** Start ENTRIES **
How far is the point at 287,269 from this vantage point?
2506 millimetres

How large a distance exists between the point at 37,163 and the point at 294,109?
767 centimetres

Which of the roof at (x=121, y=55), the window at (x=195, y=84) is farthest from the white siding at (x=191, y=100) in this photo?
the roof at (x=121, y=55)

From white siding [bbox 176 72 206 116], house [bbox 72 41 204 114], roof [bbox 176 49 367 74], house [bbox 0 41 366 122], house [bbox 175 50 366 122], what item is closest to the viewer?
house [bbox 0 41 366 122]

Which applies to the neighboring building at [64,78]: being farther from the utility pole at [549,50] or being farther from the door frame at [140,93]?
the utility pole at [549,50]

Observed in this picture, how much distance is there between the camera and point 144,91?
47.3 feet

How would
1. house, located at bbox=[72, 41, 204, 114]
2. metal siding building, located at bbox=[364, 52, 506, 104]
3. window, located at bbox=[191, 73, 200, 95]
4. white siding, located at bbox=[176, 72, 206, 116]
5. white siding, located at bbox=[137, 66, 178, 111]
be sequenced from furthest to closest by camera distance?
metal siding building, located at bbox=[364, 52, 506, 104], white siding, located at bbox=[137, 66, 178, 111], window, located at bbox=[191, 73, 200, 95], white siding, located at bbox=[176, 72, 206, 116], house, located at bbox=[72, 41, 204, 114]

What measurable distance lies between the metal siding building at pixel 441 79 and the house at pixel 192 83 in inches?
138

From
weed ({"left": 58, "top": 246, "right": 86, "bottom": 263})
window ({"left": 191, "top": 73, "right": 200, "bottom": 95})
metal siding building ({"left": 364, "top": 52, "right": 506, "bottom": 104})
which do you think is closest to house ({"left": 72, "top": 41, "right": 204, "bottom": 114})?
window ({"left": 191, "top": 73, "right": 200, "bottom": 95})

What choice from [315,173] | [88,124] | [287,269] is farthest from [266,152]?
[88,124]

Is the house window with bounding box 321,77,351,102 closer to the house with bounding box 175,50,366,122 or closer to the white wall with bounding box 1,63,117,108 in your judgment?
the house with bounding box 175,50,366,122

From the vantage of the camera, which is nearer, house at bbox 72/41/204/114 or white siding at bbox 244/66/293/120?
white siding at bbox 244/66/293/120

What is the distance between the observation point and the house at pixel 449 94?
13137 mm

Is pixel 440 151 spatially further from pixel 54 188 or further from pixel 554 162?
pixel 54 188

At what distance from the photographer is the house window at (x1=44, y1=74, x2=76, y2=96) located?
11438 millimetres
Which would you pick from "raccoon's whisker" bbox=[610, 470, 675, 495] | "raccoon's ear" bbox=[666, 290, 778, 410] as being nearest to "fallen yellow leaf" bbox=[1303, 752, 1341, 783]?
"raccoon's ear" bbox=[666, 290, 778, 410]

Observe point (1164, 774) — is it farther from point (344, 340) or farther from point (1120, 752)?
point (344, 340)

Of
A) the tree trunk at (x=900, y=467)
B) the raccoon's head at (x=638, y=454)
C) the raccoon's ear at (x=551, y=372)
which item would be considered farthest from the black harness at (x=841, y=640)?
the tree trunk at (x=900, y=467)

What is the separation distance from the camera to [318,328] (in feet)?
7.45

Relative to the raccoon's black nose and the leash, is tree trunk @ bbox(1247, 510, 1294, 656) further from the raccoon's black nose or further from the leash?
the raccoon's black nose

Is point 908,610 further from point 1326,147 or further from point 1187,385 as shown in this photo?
** End ENTRIES **
Copy every line of the listing above, unchanged and in order.

**ANSWER FOR THIS EXERCISE**
How far is the point at 287,269 from this vantage point?
2506 millimetres

How large a distance exists between the point at 37,163 and the point at 294,109?
767 centimetres

Which of the roof at (x=121, y=55), the window at (x=195, y=84) is farthest from the white siding at (x=191, y=100) in this photo?
the roof at (x=121, y=55)

From white siding [bbox 176 72 206 116], house [bbox 72 41 204 114], roof [bbox 176 49 367 74], house [bbox 0 41 366 122], house [bbox 175 50 366 122], what item is closest to the viewer?
house [bbox 0 41 366 122]

Which applies to the neighboring building at [64,78]: being farther from the utility pole at [549,50] or being farther from the door frame at [140,93]?
the utility pole at [549,50]

Observed in this picture, how much distance is there between the camera and point 144,91?
47.3 feet

How would
1. house, located at bbox=[72, 41, 204, 114]
2. metal siding building, located at bbox=[364, 52, 506, 104]
3. window, located at bbox=[191, 73, 200, 95]
4. white siding, located at bbox=[176, 72, 206, 116]
5. white siding, located at bbox=[137, 66, 178, 111]
be sequenced from furthest to closest by camera distance?
metal siding building, located at bbox=[364, 52, 506, 104], white siding, located at bbox=[137, 66, 178, 111], window, located at bbox=[191, 73, 200, 95], white siding, located at bbox=[176, 72, 206, 116], house, located at bbox=[72, 41, 204, 114]

What measurable distance lies between the metal siding building at pixel 441 79 and the house at pixel 192 83 in inches?
138

From
weed ({"left": 58, "top": 246, "right": 86, "bottom": 263})
window ({"left": 191, "top": 73, "right": 200, "bottom": 95})
metal siding building ({"left": 364, "top": 52, "right": 506, "bottom": 104})
which do you think is closest to house ({"left": 72, "top": 41, "right": 204, "bottom": 114})?
window ({"left": 191, "top": 73, "right": 200, "bottom": 95})

What choice from [315,173] | [88,124] | [287,269] is farthest from [266,152]?
[88,124]

Is the house window with bounding box 321,77,351,102 closer to the house with bounding box 175,50,366,122 or closer to the white wall with bounding box 1,63,117,108 in your judgment?
the house with bounding box 175,50,366,122

From the vantage of the camera, which is nearer, house at bbox 72/41/204/114 or white siding at bbox 244/66/293/120?
white siding at bbox 244/66/293/120

What is the distance between the observation point and the house at pixel 449 94?
13137 mm

Is pixel 440 151 spatially further from pixel 54 188 or further from pixel 554 162?
pixel 54 188

At what distance from the photographer is the house window at (x1=44, y1=74, x2=76, y2=96) located?
11438 millimetres
Which would you pick from "raccoon's whisker" bbox=[610, 470, 675, 495] | "raccoon's ear" bbox=[666, 290, 778, 410] as being nearest to "fallen yellow leaf" bbox=[1303, 752, 1341, 783]?
"raccoon's ear" bbox=[666, 290, 778, 410]

Observe point (1164, 774) — is it farther from point (344, 340) or farther from point (1120, 752)?
point (344, 340)

Of
A) the tree trunk at (x=900, y=467)
B) the raccoon's head at (x=638, y=454)
C) the raccoon's ear at (x=551, y=372)
which item would be considered farthest from the black harness at (x=841, y=640)?
the tree trunk at (x=900, y=467)

What is the separation distance from the camera to [318,328] (in feet)?
7.45

Relative to the raccoon's black nose and the leash, is tree trunk @ bbox(1247, 510, 1294, 656) further from the raccoon's black nose or further from the leash?
the raccoon's black nose

Is point 908,610 further from point 1326,147 or further from point 1187,385 as shown in this photo?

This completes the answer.